### Supplied passage ###
This little bug, this little, barely traceable tick in the back of my mind seems to have latched on to me and provided me no way out other than to continue following my gut. Keep your cruises; keep your pampered vacations, your hotels and your quiet luxury. I’ll take a pillow, a crap car or cramped buses, dirt as my Modus Operandi for food and bed, and the open road. As long as there is something I’ve not seen, people I’ve not met and adventures yet fulfilled, this will forever be my drive, my motivation, my desire. And, furthermore, and to put it bluntly,  people on that cruise ship don’t exactly rate on my “people I need to meet” list. Whatever this is, wherever it will lead me, you can be damn sure that I’m going to follow it for now.

It’s this little bug that has led me through 31 states and 10 countries in the span of 4 years that has outstripped most all of my family members roamings. It is this bug that has given me 2 surrogate families, the most intense highs (and lows) of my life and a photo album for the ages.

But, it is also this bug that has led me to sacrifice much of what I could have had in return as well. It is this bug that has given me my greatest struggles, and has taken away many of the things I miss about being in the same place day in and day out. Thao Nyugen wrote a song that has remained my rainy day anthem for some time with the refrain:

“Oh, geography… is gonna make a mess of me”

Geography, long-distance lines of communication have existed as so much of my weakness for so long now that it becomes frustrating and confounding. The downside to having a life flung across the globe is, well, you can only be in one place at one time, and so you have to eventually sort out your priorities, and without fail, I have always managed to lose at least one thing in the tussle. Nothing in this life is truly free, and sometimes it’s a much easier a concept to think about than one to accept.

Whether you feel inspired right now, or depressed, it’s of no consequence, because now is the time to blend this all back in on itself.

In doing so, I’m going to borrow from one more musician, and this time I’m going with Jack White.

“Jack White performs his music unlike most other artists. He will purposely place things out of reach, for no other reason than to make things harder for himself.”

Huh?

“He believes that it makes him sound better. He believes that the struggle, the effort, the force, is what makes his work what it is.”
### Given data ###
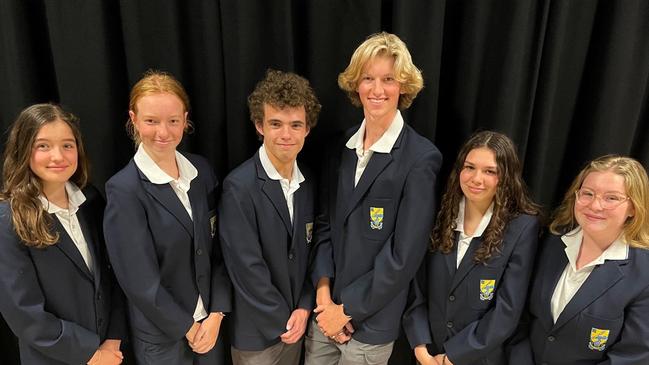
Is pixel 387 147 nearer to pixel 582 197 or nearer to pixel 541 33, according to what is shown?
pixel 582 197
###
Problems
[1] According to the travel essay, how many states and countries has the little bug led the writer through, and over how many years?
[2] Rewrite the part of the travel essay starting at "This little bug, this" and ending at "it for now.", swapping "hotels" for "resorts".

Outputs for the tasks
[1] 31 states and 10 countries in the span of 4 years.

[2]
This little bug, this little, barely traceable tick in the back of my mind seems to have latched on to me and provided me no way out other than to continue following my gut. Keep your cruises; keep your pampered vacations, your resorts and your quiet luxury. I’ll take a pillow, a crap car or cramped buses, dirt as my Modus Operandi for food and bed, and the open road. As long as there is something I’ve not seen, people I’ve not met and adventures yet fulfilled, this will forever be my drive, my motivation, my desire. And, furthermore, and to put it bluntly,  people on that cruise ship don’t exactly rate on my “people I need to meet” list. Whatever this is, wherever it will lead me, you can be damn sure that I’m going to follow it for now.